Spatial reasoning dataset excerpts
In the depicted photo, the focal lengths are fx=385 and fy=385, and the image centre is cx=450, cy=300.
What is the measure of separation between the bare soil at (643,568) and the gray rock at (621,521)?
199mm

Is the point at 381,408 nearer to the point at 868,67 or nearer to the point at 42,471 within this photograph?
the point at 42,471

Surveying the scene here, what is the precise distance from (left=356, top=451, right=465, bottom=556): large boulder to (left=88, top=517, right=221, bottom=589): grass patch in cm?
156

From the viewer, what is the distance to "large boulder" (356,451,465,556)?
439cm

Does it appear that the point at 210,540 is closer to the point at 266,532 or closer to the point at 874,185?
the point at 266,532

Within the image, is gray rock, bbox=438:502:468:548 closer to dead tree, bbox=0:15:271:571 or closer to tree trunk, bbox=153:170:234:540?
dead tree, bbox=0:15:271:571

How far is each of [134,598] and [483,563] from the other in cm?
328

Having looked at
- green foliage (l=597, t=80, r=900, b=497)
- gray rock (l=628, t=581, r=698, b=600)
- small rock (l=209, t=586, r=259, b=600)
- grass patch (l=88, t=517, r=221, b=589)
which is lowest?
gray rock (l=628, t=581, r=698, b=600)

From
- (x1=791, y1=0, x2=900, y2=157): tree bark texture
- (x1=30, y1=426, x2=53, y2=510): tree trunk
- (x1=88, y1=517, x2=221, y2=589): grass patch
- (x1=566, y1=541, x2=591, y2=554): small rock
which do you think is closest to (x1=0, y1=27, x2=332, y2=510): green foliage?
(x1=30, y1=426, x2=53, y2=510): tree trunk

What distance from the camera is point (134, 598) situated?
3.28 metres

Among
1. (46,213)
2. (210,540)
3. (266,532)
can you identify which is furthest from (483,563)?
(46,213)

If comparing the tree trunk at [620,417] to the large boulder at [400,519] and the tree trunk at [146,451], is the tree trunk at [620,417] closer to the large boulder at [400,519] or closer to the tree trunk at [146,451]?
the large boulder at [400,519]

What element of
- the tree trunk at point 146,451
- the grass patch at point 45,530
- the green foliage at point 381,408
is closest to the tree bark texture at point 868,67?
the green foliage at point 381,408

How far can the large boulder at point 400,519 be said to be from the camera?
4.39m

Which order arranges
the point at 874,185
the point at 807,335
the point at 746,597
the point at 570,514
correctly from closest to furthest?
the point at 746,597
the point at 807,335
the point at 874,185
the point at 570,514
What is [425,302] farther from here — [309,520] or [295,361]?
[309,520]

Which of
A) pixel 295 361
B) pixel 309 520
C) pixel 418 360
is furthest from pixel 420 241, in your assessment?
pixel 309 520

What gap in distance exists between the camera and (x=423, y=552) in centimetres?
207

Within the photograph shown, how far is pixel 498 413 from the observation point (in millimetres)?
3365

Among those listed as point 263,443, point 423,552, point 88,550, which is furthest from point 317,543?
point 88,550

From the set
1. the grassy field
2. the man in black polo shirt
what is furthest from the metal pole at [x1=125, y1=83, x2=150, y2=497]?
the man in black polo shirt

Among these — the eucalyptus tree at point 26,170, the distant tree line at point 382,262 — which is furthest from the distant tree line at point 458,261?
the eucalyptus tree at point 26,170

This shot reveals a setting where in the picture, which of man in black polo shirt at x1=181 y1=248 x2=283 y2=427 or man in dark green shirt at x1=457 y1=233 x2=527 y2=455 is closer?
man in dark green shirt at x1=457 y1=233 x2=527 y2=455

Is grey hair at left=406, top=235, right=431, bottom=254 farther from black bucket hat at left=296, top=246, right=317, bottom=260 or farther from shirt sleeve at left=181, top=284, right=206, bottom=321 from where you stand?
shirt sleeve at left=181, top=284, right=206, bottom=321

Instructions for the task: Rewrite the lines from the one containing "Is grey hair" through the end of the material, inclusive, with "black bucket hat" changed to "navy bucket hat" and nothing else altered.

Exercise result:
Is grey hair at left=406, top=235, right=431, bottom=254 farther from navy bucket hat at left=296, top=246, right=317, bottom=260 or farther from shirt sleeve at left=181, top=284, right=206, bottom=321 from where you stand?
shirt sleeve at left=181, top=284, right=206, bottom=321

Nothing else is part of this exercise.